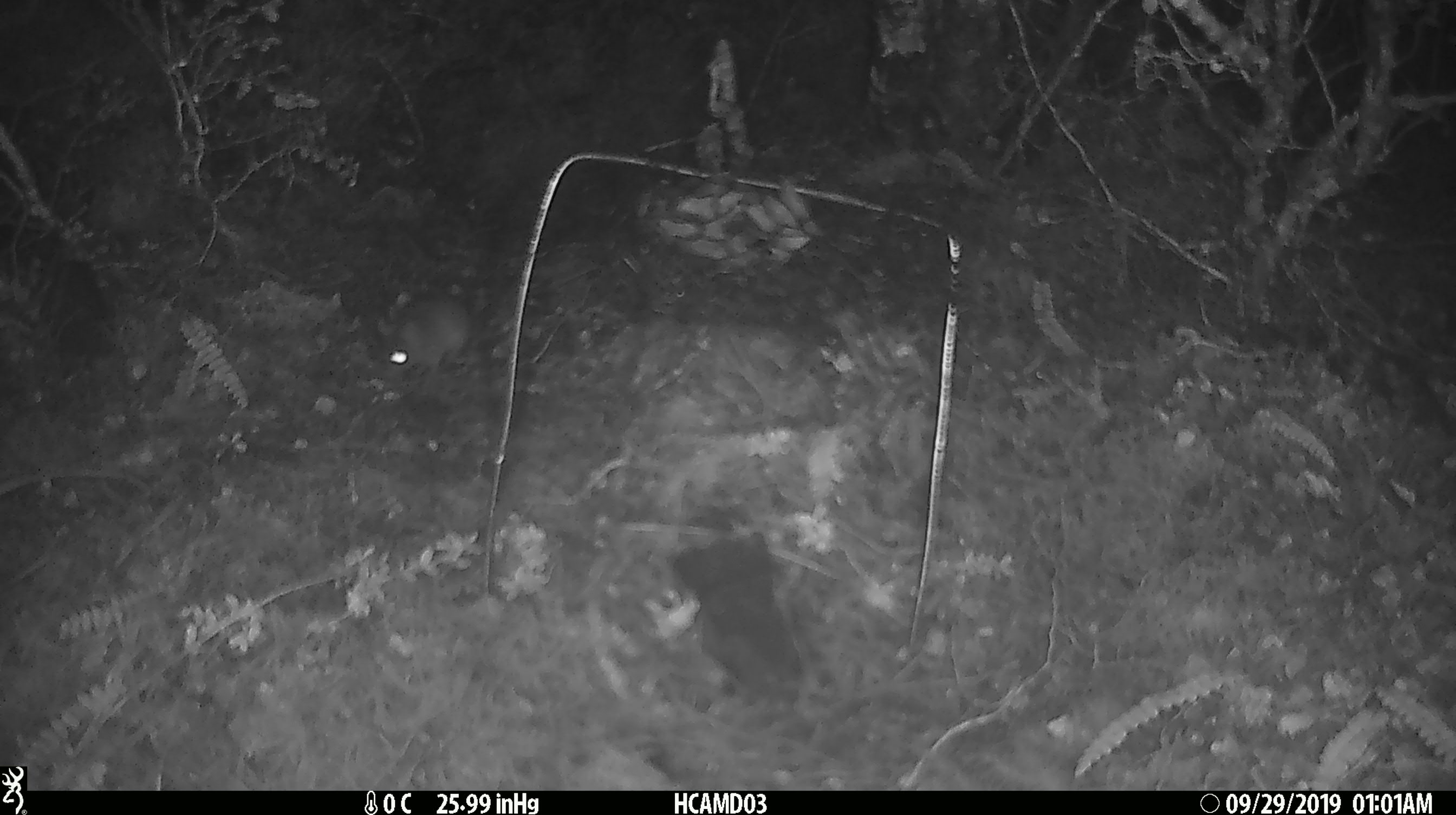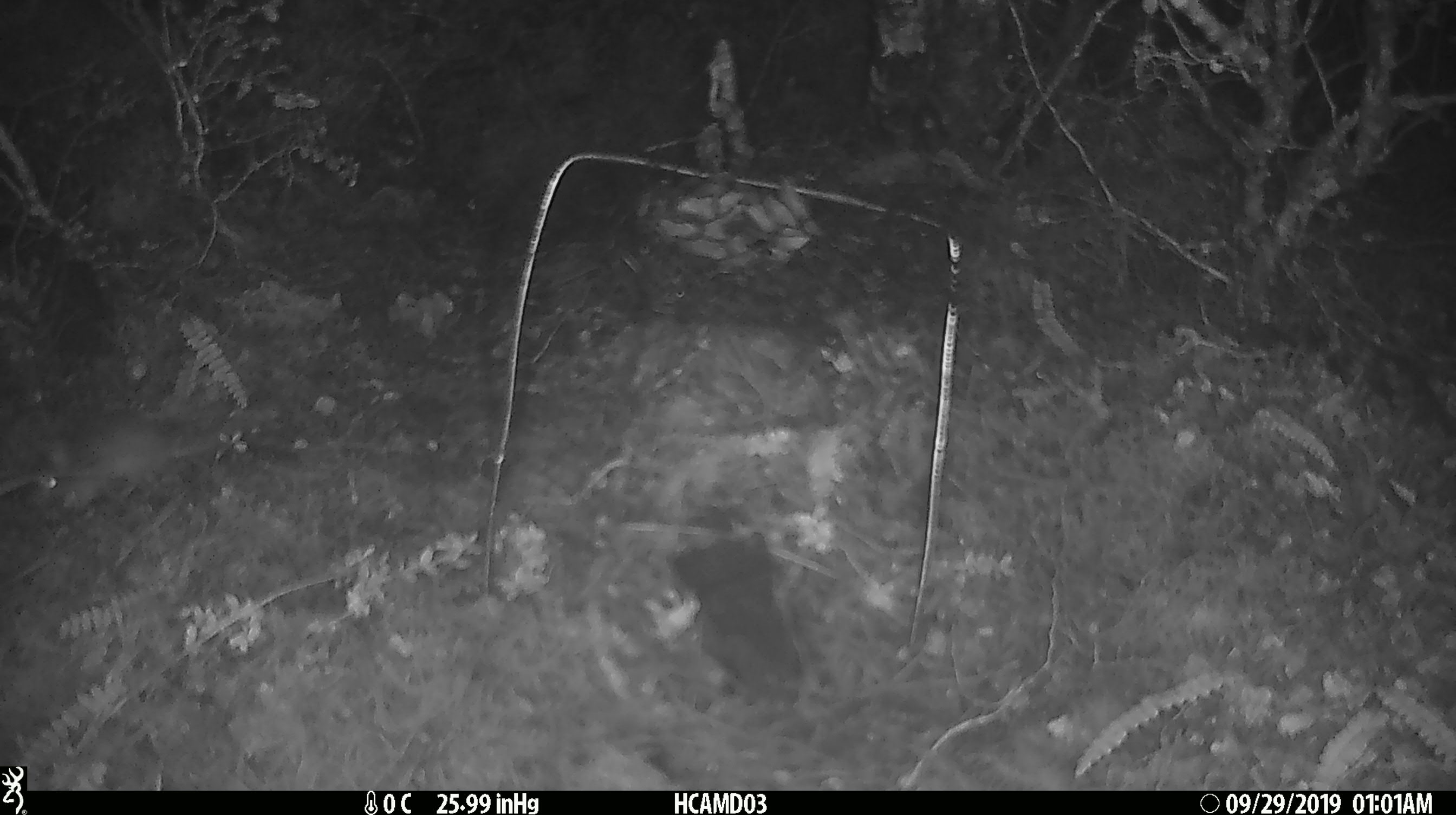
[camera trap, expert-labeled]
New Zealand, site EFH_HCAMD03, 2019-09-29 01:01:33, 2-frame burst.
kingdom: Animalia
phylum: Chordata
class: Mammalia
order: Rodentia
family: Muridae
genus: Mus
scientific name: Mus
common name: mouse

### Assignment
Quote in full the listing given above; the images are to be left out.

### Written solution
[camera trap, expert-labeled]
New Zealand, site EFH_HCAMD03, 2019-09-29 01:01:33, 2-frame burst.
kingdom: Animalia
phylum: Chordata
class: Mammalia
order: Rodentia
family: Muridae
genus: Mus
scientific name: Mus
common name: mouse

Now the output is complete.